The benchmarks-saturate-faster-than-they're-made problem

In 2018, BERT smashed GLUE; by 2020 GLUE was retired and SuperGLUE was the bar. By 2022, SuperGLUE was saturated. MMLU (2020) was at ~25% (random) for years; by 2024 frontier models were at >90%. HumanEval was below 30% in 2021 and is now ~95%. The pattern repeats: a benchmark becomes the standard, models saturate it within 2–4 years, a new benchmark replaces it. By 2026, the frontier is in benchmarks that didn’t exist 18 months earlier (FrontierMath, SWE-Bench-Verified, ARC-AGI, HumanEval-V2). The practical implication: if your eval suite is more than a year old, half of it probably isn’t measuring anything meaningful at the top of the leaderboard anymore.

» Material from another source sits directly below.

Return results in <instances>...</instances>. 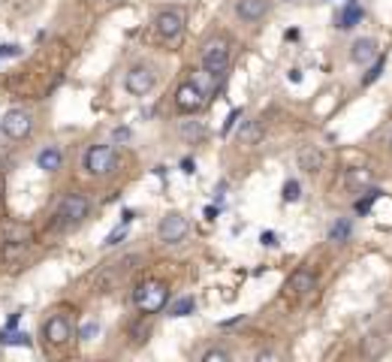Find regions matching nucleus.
<instances>
[{"label":"nucleus","instance_id":"nucleus-24","mask_svg":"<svg viewBox=\"0 0 392 362\" xmlns=\"http://www.w3.org/2000/svg\"><path fill=\"white\" fill-rule=\"evenodd\" d=\"M257 139H259V124L254 121V124H248L241 130V142H257Z\"/></svg>","mask_w":392,"mask_h":362},{"label":"nucleus","instance_id":"nucleus-9","mask_svg":"<svg viewBox=\"0 0 392 362\" xmlns=\"http://www.w3.org/2000/svg\"><path fill=\"white\" fill-rule=\"evenodd\" d=\"M124 85H127V90L133 97H145L151 88H154V69L151 67H145V64H139V67H133L127 73V79H124Z\"/></svg>","mask_w":392,"mask_h":362},{"label":"nucleus","instance_id":"nucleus-23","mask_svg":"<svg viewBox=\"0 0 392 362\" xmlns=\"http://www.w3.org/2000/svg\"><path fill=\"white\" fill-rule=\"evenodd\" d=\"M227 359H229V354L227 350H220V347H211V350L203 354V362H227Z\"/></svg>","mask_w":392,"mask_h":362},{"label":"nucleus","instance_id":"nucleus-12","mask_svg":"<svg viewBox=\"0 0 392 362\" xmlns=\"http://www.w3.org/2000/svg\"><path fill=\"white\" fill-rule=\"evenodd\" d=\"M236 13L241 22H259V18L269 13V0H238Z\"/></svg>","mask_w":392,"mask_h":362},{"label":"nucleus","instance_id":"nucleus-22","mask_svg":"<svg viewBox=\"0 0 392 362\" xmlns=\"http://www.w3.org/2000/svg\"><path fill=\"white\" fill-rule=\"evenodd\" d=\"M127 224H130V215L124 217V224H121V227H115V229H112V233H109V236H106V241H103V245H106V248H112V245H118V241H121V239H124V236H127Z\"/></svg>","mask_w":392,"mask_h":362},{"label":"nucleus","instance_id":"nucleus-29","mask_svg":"<svg viewBox=\"0 0 392 362\" xmlns=\"http://www.w3.org/2000/svg\"><path fill=\"white\" fill-rule=\"evenodd\" d=\"M263 241L266 245H275V233H263Z\"/></svg>","mask_w":392,"mask_h":362},{"label":"nucleus","instance_id":"nucleus-3","mask_svg":"<svg viewBox=\"0 0 392 362\" xmlns=\"http://www.w3.org/2000/svg\"><path fill=\"white\" fill-rule=\"evenodd\" d=\"M118 166V151L112 145H94L85 154V169L90 175H112Z\"/></svg>","mask_w":392,"mask_h":362},{"label":"nucleus","instance_id":"nucleus-25","mask_svg":"<svg viewBox=\"0 0 392 362\" xmlns=\"http://www.w3.org/2000/svg\"><path fill=\"white\" fill-rule=\"evenodd\" d=\"M284 199L287 203H296L299 199V181H287L284 185Z\"/></svg>","mask_w":392,"mask_h":362},{"label":"nucleus","instance_id":"nucleus-18","mask_svg":"<svg viewBox=\"0 0 392 362\" xmlns=\"http://www.w3.org/2000/svg\"><path fill=\"white\" fill-rule=\"evenodd\" d=\"M0 344H13V347H30V335L27 332H0Z\"/></svg>","mask_w":392,"mask_h":362},{"label":"nucleus","instance_id":"nucleus-13","mask_svg":"<svg viewBox=\"0 0 392 362\" xmlns=\"http://www.w3.org/2000/svg\"><path fill=\"white\" fill-rule=\"evenodd\" d=\"M314 284H317L314 272H308V269H299V272H293V278H290L287 290H293L296 296H305V293H311V290H314Z\"/></svg>","mask_w":392,"mask_h":362},{"label":"nucleus","instance_id":"nucleus-7","mask_svg":"<svg viewBox=\"0 0 392 362\" xmlns=\"http://www.w3.org/2000/svg\"><path fill=\"white\" fill-rule=\"evenodd\" d=\"M187 229H190L187 217H181V215L173 211V215H166L163 220H160L157 236H160V241H166V245H178V241L187 236Z\"/></svg>","mask_w":392,"mask_h":362},{"label":"nucleus","instance_id":"nucleus-26","mask_svg":"<svg viewBox=\"0 0 392 362\" xmlns=\"http://www.w3.org/2000/svg\"><path fill=\"white\" fill-rule=\"evenodd\" d=\"M181 133H184V139H203V136H205V130L199 127V124H196V127H190V124H187L184 130H181Z\"/></svg>","mask_w":392,"mask_h":362},{"label":"nucleus","instance_id":"nucleus-11","mask_svg":"<svg viewBox=\"0 0 392 362\" xmlns=\"http://www.w3.org/2000/svg\"><path fill=\"white\" fill-rule=\"evenodd\" d=\"M350 60H353V64H359V67L371 64V60H377V43H374V39H368V36L356 39V43L350 46Z\"/></svg>","mask_w":392,"mask_h":362},{"label":"nucleus","instance_id":"nucleus-4","mask_svg":"<svg viewBox=\"0 0 392 362\" xmlns=\"http://www.w3.org/2000/svg\"><path fill=\"white\" fill-rule=\"evenodd\" d=\"M88 211H90V203H88L82 194H67L64 199H60L55 217H58L60 227H69V224H79V220H85Z\"/></svg>","mask_w":392,"mask_h":362},{"label":"nucleus","instance_id":"nucleus-21","mask_svg":"<svg viewBox=\"0 0 392 362\" xmlns=\"http://www.w3.org/2000/svg\"><path fill=\"white\" fill-rule=\"evenodd\" d=\"M368 181H371L368 169H350V173H347V185L350 187H365Z\"/></svg>","mask_w":392,"mask_h":362},{"label":"nucleus","instance_id":"nucleus-5","mask_svg":"<svg viewBox=\"0 0 392 362\" xmlns=\"http://www.w3.org/2000/svg\"><path fill=\"white\" fill-rule=\"evenodd\" d=\"M184 25H187V18L181 9H163V13L157 15V34L160 39H166V43H175V39H181V34H184Z\"/></svg>","mask_w":392,"mask_h":362},{"label":"nucleus","instance_id":"nucleus-2","mask_svg":"<svg viewBox=\"0 0 392 362\" xmlns=\"http://www.w3.org/2000/svg\"><path fill=\"white\" fill-rule=\"evenodd\" d=\"M227 67H229V39L217 36L203 48V69H205V76L220 79L227 73Z\"/></svg>","mask_w":392,"mask_h":362},{"label":"nucleus","instance_id":"nucleus-27","mask_svg":"<svg viewBox=\"0 0 392 362\" xmlns=\"http://www.w3.org/2000/svg\"><path fill=\"white\" fill-rule=\"evenodd\" d=\"M94 335H100V326L97 323H85L82 326V338L85 341H94Z\"/></svg>","mask_w":392,"mask_h":362},{"label":"nucleus","instance_id":"nucleus-15","mask_svg":"<svg viewBox=\"0 0 392 362\" xmlns=\"http://www.w3.org/2000/svg\"><path fill=\"white\" fill-rule=\"evenodd\" d=\"M335 22H338V27H341V30H347V27H356V25L362 22V6H359V4H353V0H350V4H347L344 9H341V13H338V18H335Z\"/></svg>","mask_w":392,"mask_h":362},{"label":"nucleus","instance_id":"nucleus-6","mask_svg":"<svg viewBox=\"0 0 392 362\" xmlns=\"http://www.w3.org/2000/svg\"><path fill=\"white\" fill-rule=\"evenodd\" d=\"M30 115L25 112V109H9V112L0 118V130H4V136L9 139H25L30 136Z\"/></svg>","mask_w":392,"mask_h":362},{"label":"nucleus","instance_id":"nucleus-30","mask_svg":"<svg viewBox=\"0 0 392 362\" xmlns=\"http://www.w3.org/2000/svg\"><path fill=\"white\" fill-rule=\"evenodd\" d=\"M4 185L6 181H4V173H0V199H4Z\"/></svg>","mask_w":392,"mask_h":362},{"label":"nucleus","instance_id":"nucleus-8","mask_svg":"<svg viewBox=\"0 0 392 362\" xmlns=\"http://www.w3.org/2000/svg\"><path fill=\"white\" fill-rule=\"evenodd\" d=\"M175 103L181 112H199V109L205 106V90L199 82H187V85H181L178 88V94H175Z\"/></svg>","mask_w":392,"mask_h":362},{"label":"nucleus","instance_id":"nucleus-28","mask_svg":"<svg viewBox=\"0 0 392 362\" xmlns=\"http://www.w3.org/2000/svg\"><path fill=\"white\" fill-rule=\"evenodd\" d=\"M380 69H384V60H380V58H377V64H374V69H371V73H368L365 79H362V82H365V85H371V82H374V79L380 76Z\"/></svg>","mask_w":392,"mask_h":362},{"label":"nucleus","instance_id":"nucleus-10","mask_svg":"<svg viewBox=\"0 0 392 362\" xmlns=\"http://www.w3.org/2000/svg\"><path fill=\"white\" fill-rule=\"evenodd\" d=\"M43 332H46V338L52 341V344H67L69 338H73V326H69V320L67 317H48L46 320V326H43Z\"/></svg>","mask_w":392,"mask_h":362},{"label":"nucleus","instance_id":"nucleus-1","mask_svg":"<svg viewBox=\"0 0 392 362\" xmlns=\"http://www.w3.org/2000/svg\"><path fill=\"white\" fill-rule=\"evenodd\" d=\"M133 302L142 314H157V311H163L169 302V287L163 281H154V278L142 281V284L133 290Z\"/></svg>","mask_w":392,"mask_h":362},{"label":"nucleus","instance_id":"nucleus-19","mask_svg":"<svg viewBox=\"0 0 392 362\" xmlns=\"http://www.w3.org/2000/svg\"><path fill=\"white\" fill-rule=\"evenodd\" d=\"M350 229H353V227H350V220H347V217H341L338 224L329 229V241H335V245L347 241V239H350Z\"/></svg>","mask_w":392,"mask_h":362},{"label":"nucleus","instance_id":"nucleus-16","mask_svg":"<svg viewBox=\"0 0 392 362\" xmlns=\"http://www.w3.org/2000/svg\"><path fill=\"white\" fill-rule=\"evenodd\" d=\"M60 160H64V157H60L58 148H43V151L36 154V166L43 169V173H58V169H60Z\"/></svg>","mask_w":392,"mask_h":362},{"label":"nucleus","instance_id":"nucleus-20","mask_svg":"<svg viewBox=\"0 0 392 362\" xmlns=\"http://www.w3.org/2000/svg\"><path fill=\"white\" fill-rule=\"evenodd\" d=\"M194 311H196V302L187 296V299H178L175 305L169 308V317H187V314H194Z\"/></svg>","mask_w":392,"mask_h":362},{"label":"nucleus","instance_id":"nucleus-17","mask_svg":"<svg viewBox=\"0 0 392 362\" xmlns=\"http://www.w3.org/2000/svg\"><path fill=\"white\" fill-rule=\"evenodd\" d=\"M299 163H302V169H305V173H317L320 163H323V157H320V151L305 148V151L299 154Z\"/></svg>","mask_w":392,"mask_h":362},{"label":"nucleus","instance_id":"nucleus-14","mask_svg":"<svg viewBox=\"0 0 392 362\" xmlns=\"http://www.w3.org/2000/svg\"><path fill=\"white\" fill-rule=\"evenodd\" d=\"M4 241L13 248H27L30 245V229L25 224H6L4 227Z\"/></svg>","mask_w":392,"mask_h":362}]
</instances>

When this is asked in interviews#

This is a frequent mid-to-senior question on AI-engineering and AI-product loops, particularly when the team has had to defend or attack model choices. The interviewer wants to see eval as a system, not as a single benchmark.

What they’re checking:

  1. Can you name the main public benchmarks and what each measures (MMLU = general knowledge, HumanEval = code, MATH/GSM8K = math, Chatbot Arena = preference).
  2. Do you understand the failure modes — saturation, contamination, length bias, judge bias.
  3. Can you design a product-specific eval set, given a description of the product, including offline evals (frozen test set) and online evals (production traffic monitoring).

Common follow-ups:

  • “Why don’t you trust public benchmarks?” — saturation, contamination, narrow coverage, misalignment with your actual workload. Public benchmarks tell you which model class is in the right ballpark; private evals tell you which one to ship.
  • “How would you evaluate a RAG system?” — separate retrieval eval (recall@k on a set of query-doc pairs) from generation eval (LLM-as-judge or human ratings on whether the response is grounded in retrieved context), end-to-end on a fixed eval set.
  • “How do you catch regressions when you change a prompt?” — frozen eval set, run before and after, gate on no category regressing more than X%. Treat prompts like code.